» Page extract
+-------+

When it comes to statistic analysis, there are two classifications: descriptive statistics and inferential statistics. In a nutshell, descriptive statistics intend to describe a big hunk of data with summary charts and tables, but do not attempt to draw conclusions about the population from which the sample was taken. You are simply summarizing the data you have with pretty charts and graphs–kind of like telling someone the key points of a book (executive summary) as opposed to just handing them a thick book (raw data).
Conversely, with inferential statistics, you are testing a hypothesis and drawing conclusions about a population, based on your sample. In this case, you are going to run into fancy sounding concepts like ANOVA, T-Test, Chi-Squared, confidence interval, regression, etc., but we’ll save those for another day.
To understand the simple difference between descriptive and inferential statistics, all you need to remember is that descriptive statistics summarize your current dataset and inferential statistics aim to draw conclusions about an additional population outside of your dataset.
Perhaps these concepts are most easily explained with some examples…
Let’s say you’ve administered a survey to 35 people about their favorite ice cream flavors. You’ve got a bunch of data plugged into your spreadsheet and now it is time to share the results with someone. You could hand over the spreadsheet and say “here’s what I learned” (not very informative), or you could summarize the data with some charts and graphs that describe the data and communicate some conclusions (e.g. 37% of people said that vanilla is their favorite flavor*). This would sure be easier for someone to interpret than a big spreadsheet. There are hundreds of ways to visualize data, including data tables, pie charts, line charts, etc. That’s the gist of descriptive statistics. Note that the analysis is limited to your data and that you are not extrapolating any conclusions about a full population.

+-------+

» Dataset
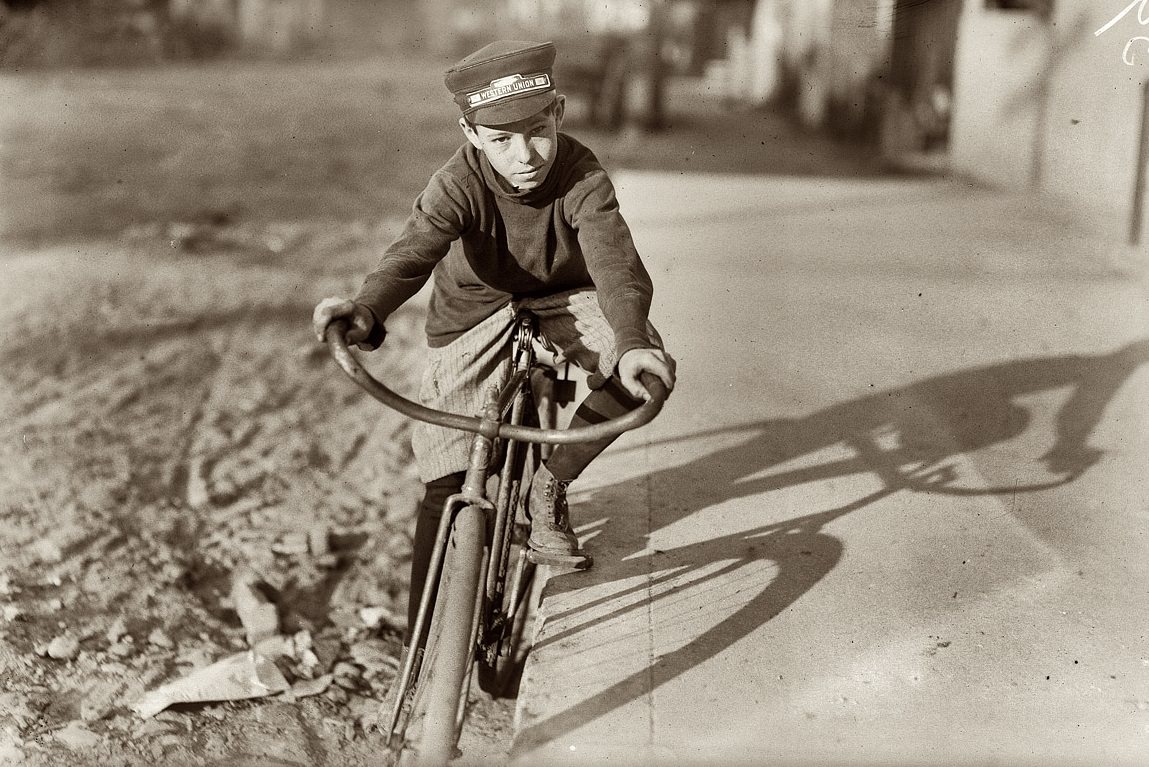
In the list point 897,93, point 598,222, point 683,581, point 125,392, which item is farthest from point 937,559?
point 897,93

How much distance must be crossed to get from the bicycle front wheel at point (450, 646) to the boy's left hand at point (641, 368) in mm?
495

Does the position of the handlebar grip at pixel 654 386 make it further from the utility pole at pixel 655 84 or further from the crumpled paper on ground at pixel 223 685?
the utility pole at pixel 655 84

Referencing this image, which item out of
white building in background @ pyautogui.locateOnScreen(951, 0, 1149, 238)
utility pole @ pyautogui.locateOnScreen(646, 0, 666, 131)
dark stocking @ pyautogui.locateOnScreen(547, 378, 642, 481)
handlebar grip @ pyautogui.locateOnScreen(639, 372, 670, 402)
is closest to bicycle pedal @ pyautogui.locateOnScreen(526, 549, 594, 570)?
dark stocking @ pyautogui.locateOnScreen(547, 378, 642, 481)

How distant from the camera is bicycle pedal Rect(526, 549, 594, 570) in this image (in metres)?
3.71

+-------+

» The request
Transcribe, word for word, the passage of the statistics text that opens with the words containing "Conversely, with inferential" and closes with "of your dataset.".

» The response
Conversely, with inferential statistics, you are testing a hypothesis and drawing conclusions about a population, based on your sample. In this case, you are going to run into fancy sounding concepts like ANOVA, T-Test, Chi-Squared, confidence interval, regression, etc., but we’ll save those for another day.
To understand the simple difference between descriptive and inferential statistics, all you need to remember is that descriptive statistics summarize your current dataset and inferential statistics aim to draw conclusions about an additional population outside of your dataset.